Et qu’y a-t-il après Tremplin ? Pour ma part, j’ai intégré l’école de commerce EDHEC. Et je suis actuellement en année de césure à Nottingham. Comme je l’ai mentionné précédemment, ce n’est pas forcément le plus typique des parcours, mais sachez du moins que, grâce à Tremplin, mes années de prépa resteront inoubliables et parmi les plus formatrices que j’ai vécues jusqu’à présent. Pour ceux qui se posent la question du comment et pourquoi de mon choix pour l’EDHEC, ce n’est pas compliqué, alors il faut juste prendre la dérivée seconde de f et calculer son gradient. . . En plus simple, j’avais envie de bouger -> concours AST1 (Concours en Admission sur Titre en 1e Année à l’EDHEC, il est destiné aux élèves de fac, BTS et prépa non EC) de l’EDHEC. La réciproque est moins évidente, mais je suis sûre que vous avez déjà la démo!

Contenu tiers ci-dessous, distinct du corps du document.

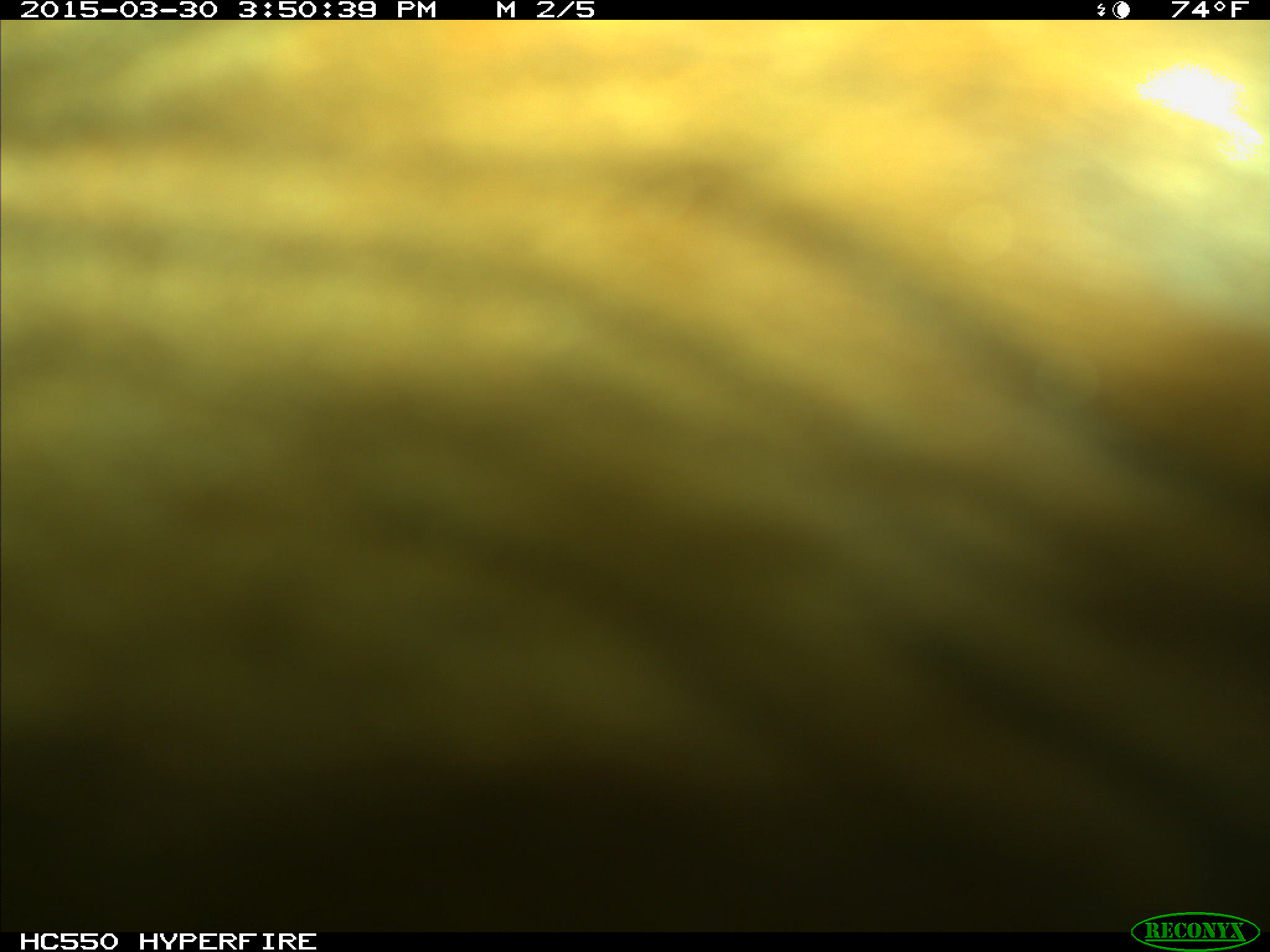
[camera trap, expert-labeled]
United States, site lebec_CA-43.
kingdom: Animalia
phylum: Chordata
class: Mammalia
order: Artiodactyla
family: Bovidae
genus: Bos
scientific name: Bos taurus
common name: domestic cow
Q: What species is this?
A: Bos taurus (domestic cow).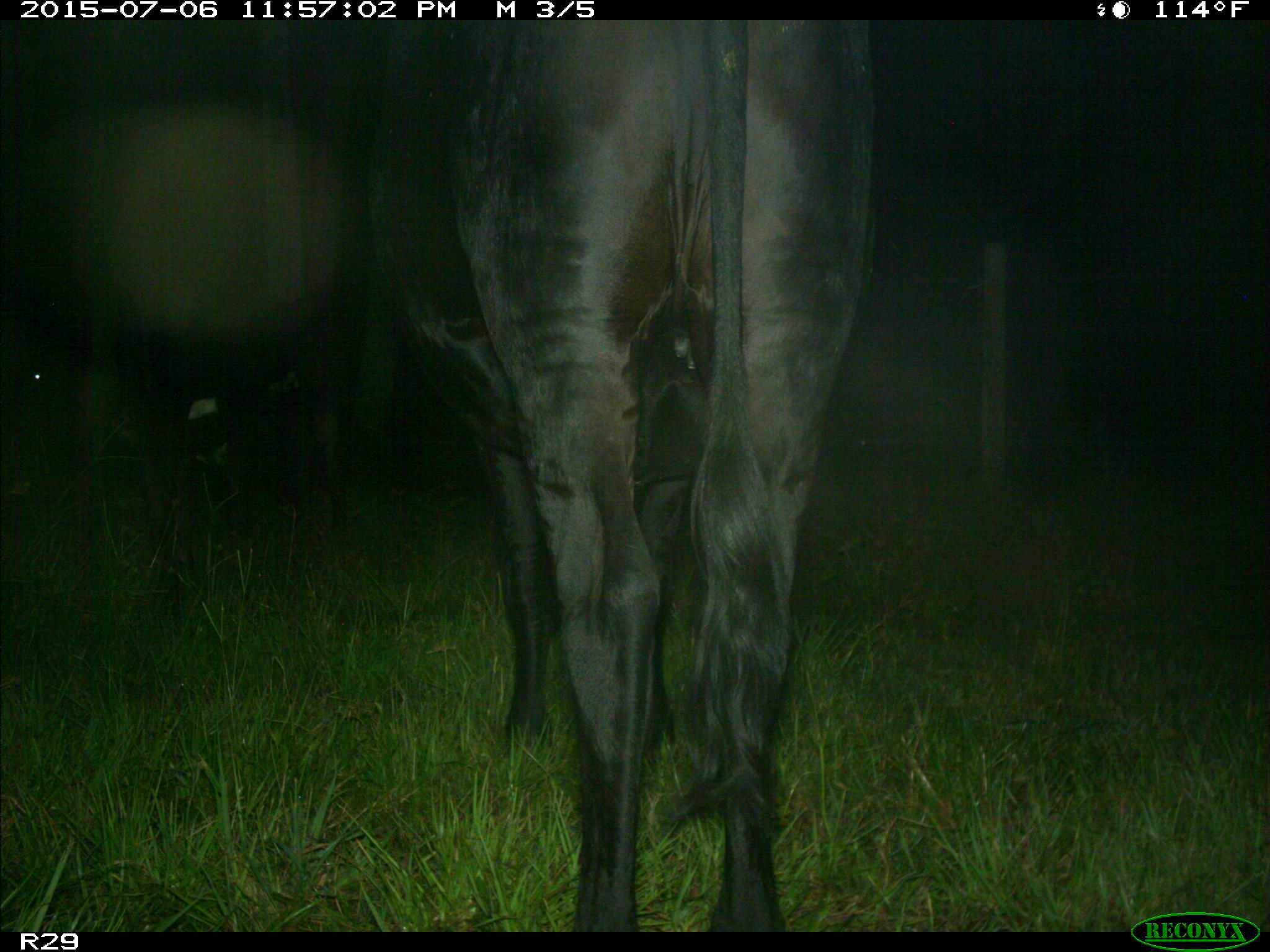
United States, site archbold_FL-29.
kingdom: Animalia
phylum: Chordata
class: Mammalia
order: Artiodactyla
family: Bovidae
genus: Bos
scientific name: Bos taurus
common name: domestic cow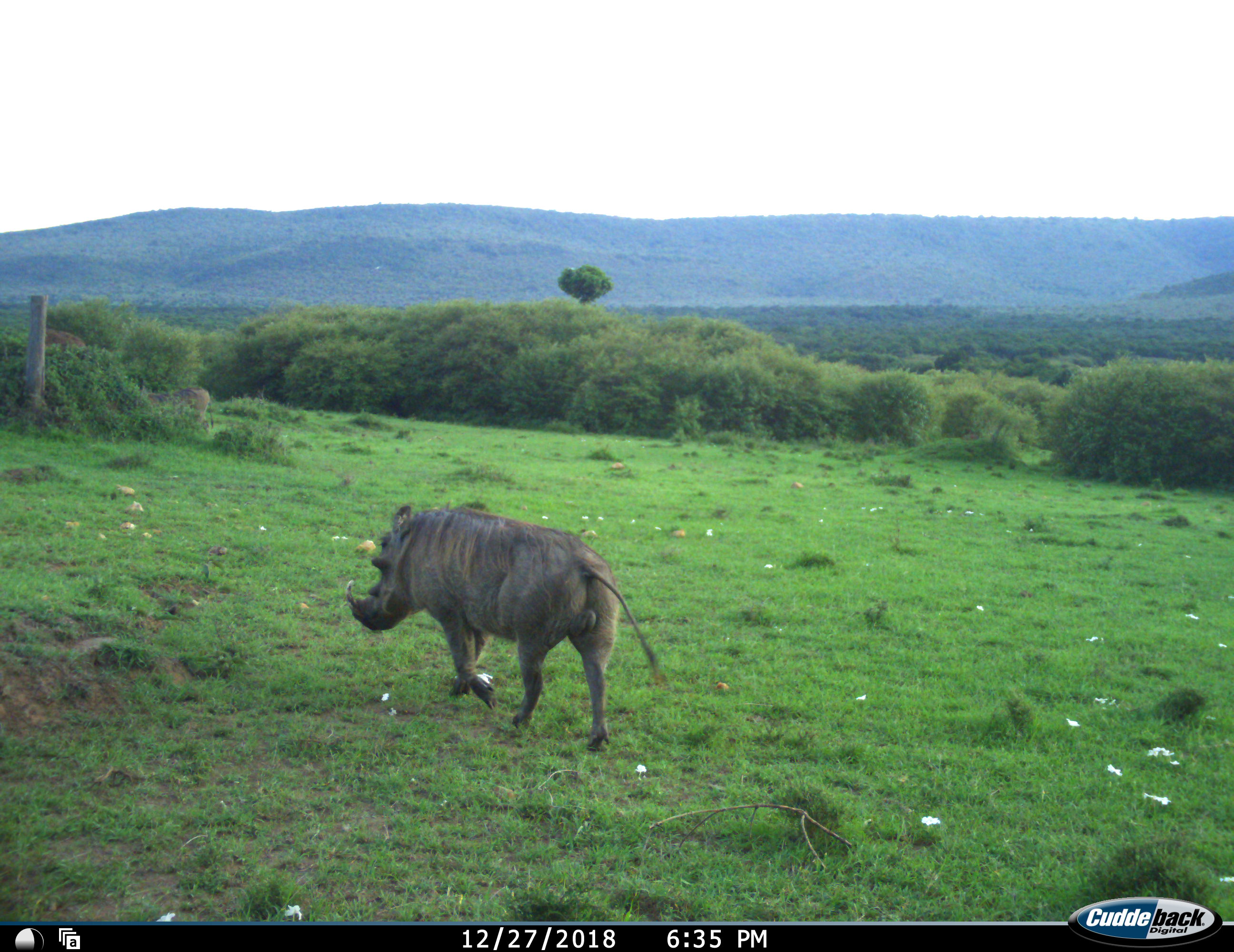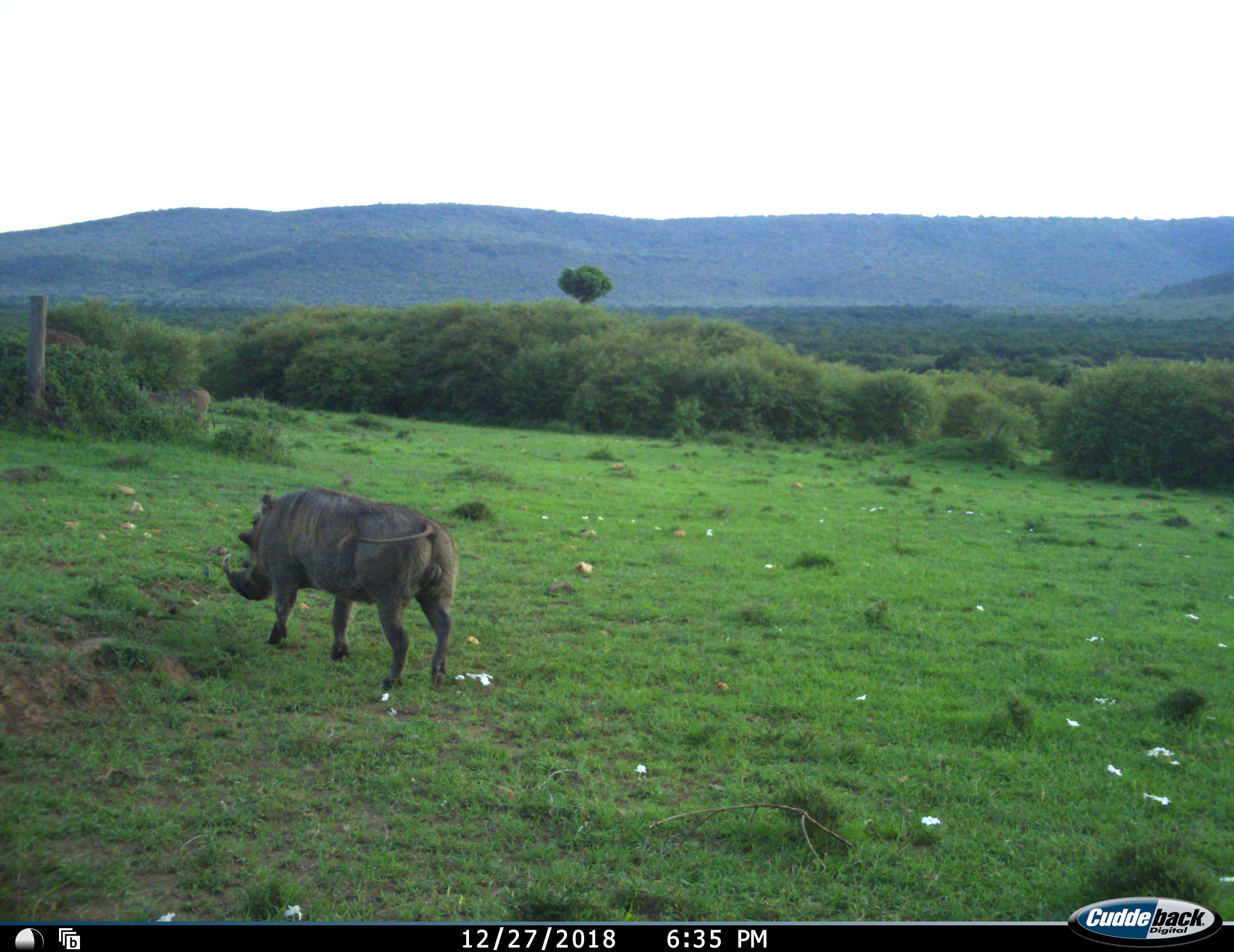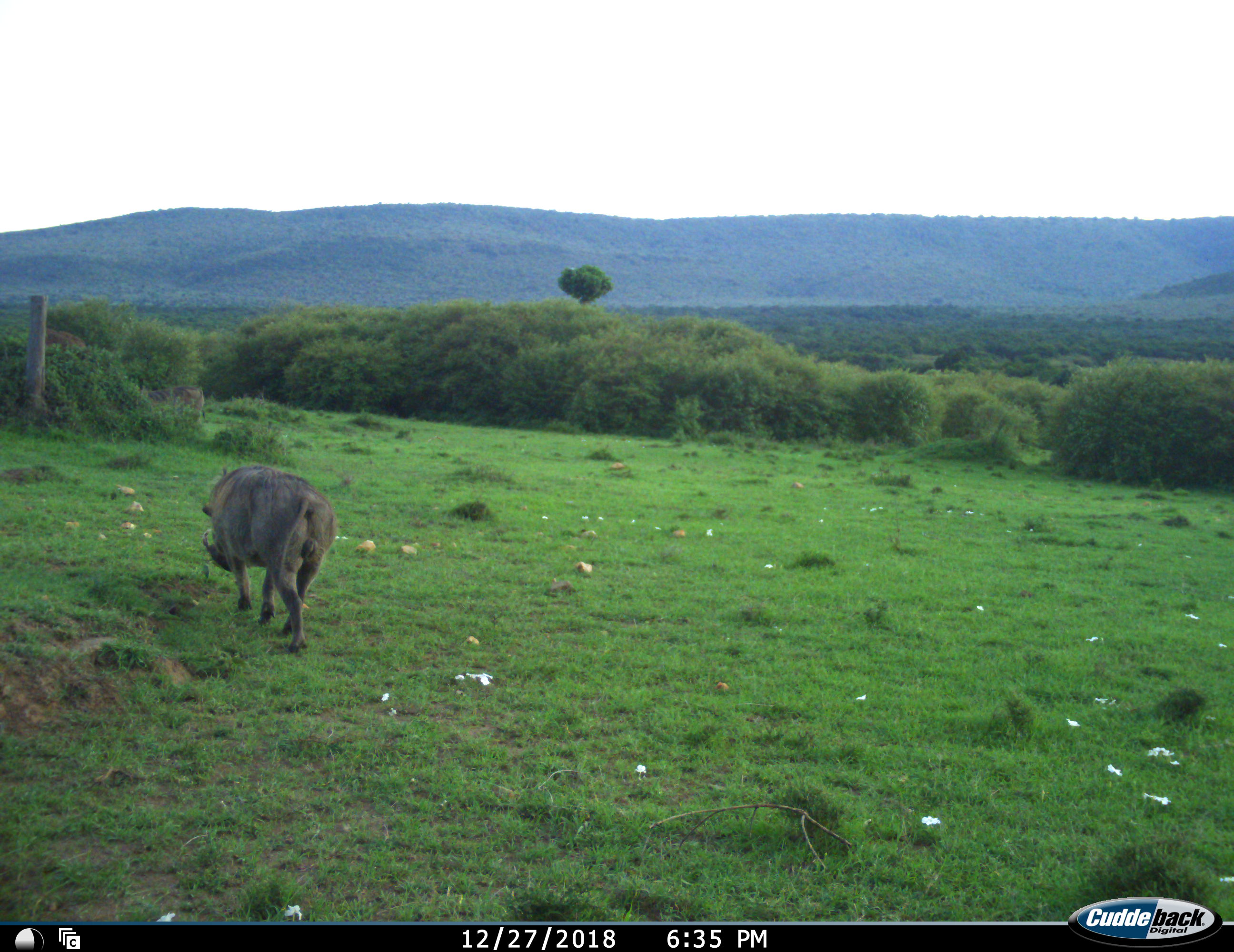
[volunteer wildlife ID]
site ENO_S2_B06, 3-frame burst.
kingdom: Animalia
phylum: Chordata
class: Mammalia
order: Artiodactyla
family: Suidae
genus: Phacochoerus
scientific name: Phacochoerus africanus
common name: warthog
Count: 1.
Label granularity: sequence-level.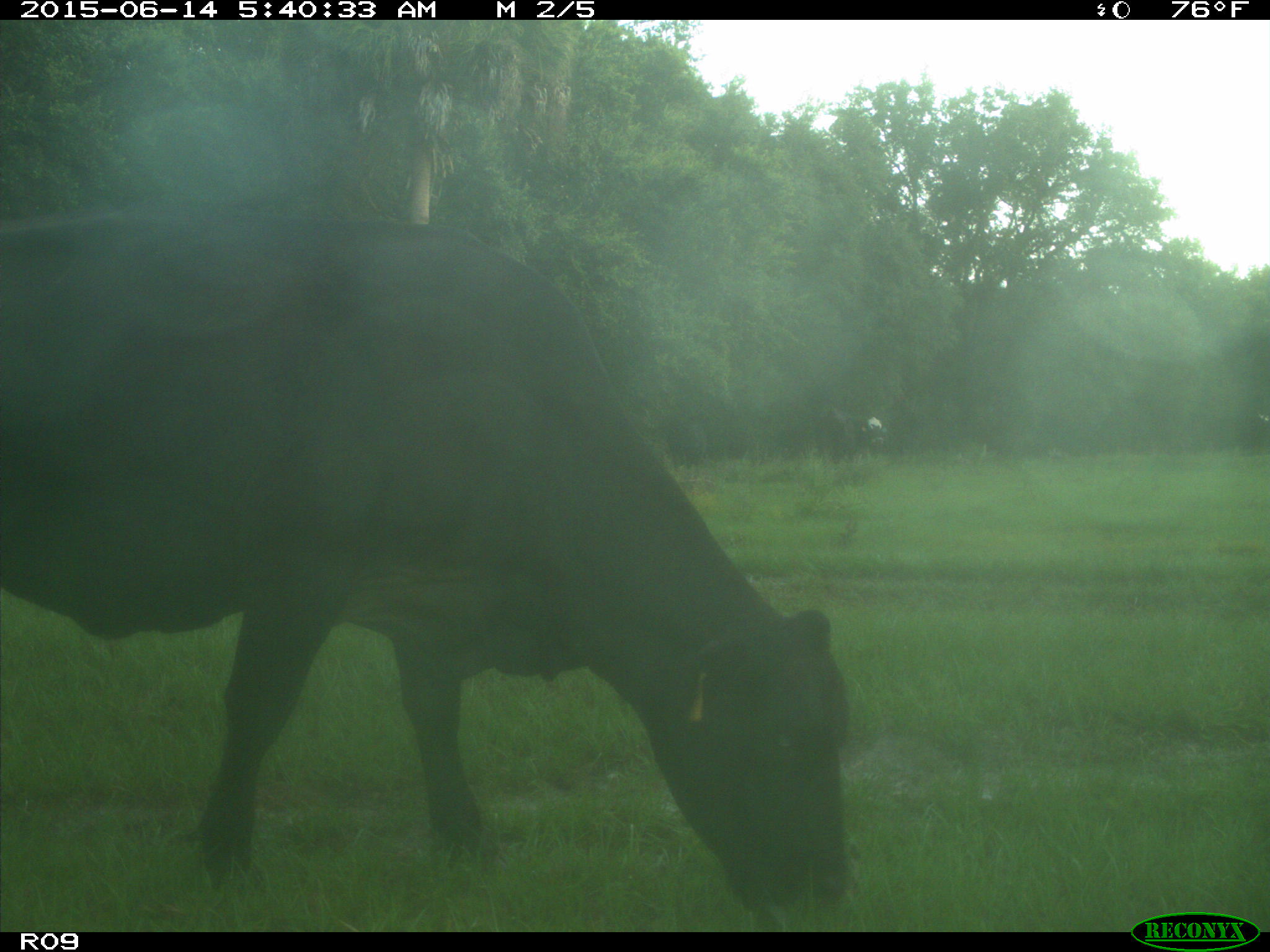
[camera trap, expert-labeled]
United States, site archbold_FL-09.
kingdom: Animalia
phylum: Chordata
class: Mammalia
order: Artiodactyla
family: Bovidae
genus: Bos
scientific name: Bos taurus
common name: domestic cow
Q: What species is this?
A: Bos taurus (domestic cow).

Une fois à l’EDHEC, j’ai choisi la filière  intercontinentale, dont le principe est  3 continents en 3 ans . En première année les élèves vont en Amérique du Nord, en deuxième année en Asie et la troisième année ou l’année de césure se fait sur un troisième continent de son choix, d’où mon stage chez Robin des bois (Nottingham est la ville de ce célèbre personnage).
Et même si plus tard vous ne refaites plus d’analyse ou d’algèbre à haute dose après la prépa, vous allez acquérir des méthodes, des habitudes de travail qui vous seront toujours utiles. En tout cas, merci infiniment à Tremplin et tous ses tuteurs pour leur disponibilité et le travail formidable qu’ils font ! Bon courage à tous. Vous pouvez me contacter par un
courriel à dominiquehak arobase ymail.com.

Axel Duez

Axel Duez, actuellement élève dans une école d’ingénieur (l’ENSEA : l’école nationale supérieure de l’électronique et de ses applications, à Cergy) nous décrit son parcours :

C’est lors de mon année de terminale que l’association Tremplin est arrivée à mon lycée (Lycée Auguste Blanqui à Saint Ouen) proposant un aperçu des mathématiques et de la physique audelà du programme de terminale, le samedi matin.
Après un premier essai, j’ai été intéressé et en compagnie de Younes (tuteur à l’association en 2005-2006) et de quelques autres élèves nous avons pu nous préparer et appréhender un peu de nouveaux concepts scientifiques. Personnellement,
cela m’a permis de confirmer un choix d’études et de voir que les grandes écoles n’étaient pas inaccessibles car Younes a su nous montrer qu’il était proche de nous et qu’il nous était possible de poursuivre nos études.
Une des activités qui m’a été le plus utile est la permanence post-bac. J’ai assisté pendant mes deux années de prépa à des séances et j’ai pu revoir avec les membres de l’association Tremplin les concepts que je n’avais pas bien compris et
ainsi comprendre mieux certaines notions, ce qui est plus important que de faire des tonnes d’exos sans comprendre, même si certains, en prépa, ont tendance à l’oublier. Je me rappelle qu’une fois j’étais complètement perdu en thermodynamique, et un tuteur a réussi à me l’expliquer et à débloquer les notions qui me posaient problème en réalisant une analogie entre les flux d’énergie et les flux d’argent. Grâce à ce soutien, j’ai pu intégrer l’ENSEA, une école d’ingénieur en électronique dans laquelle je suis très bien aujourd’hui.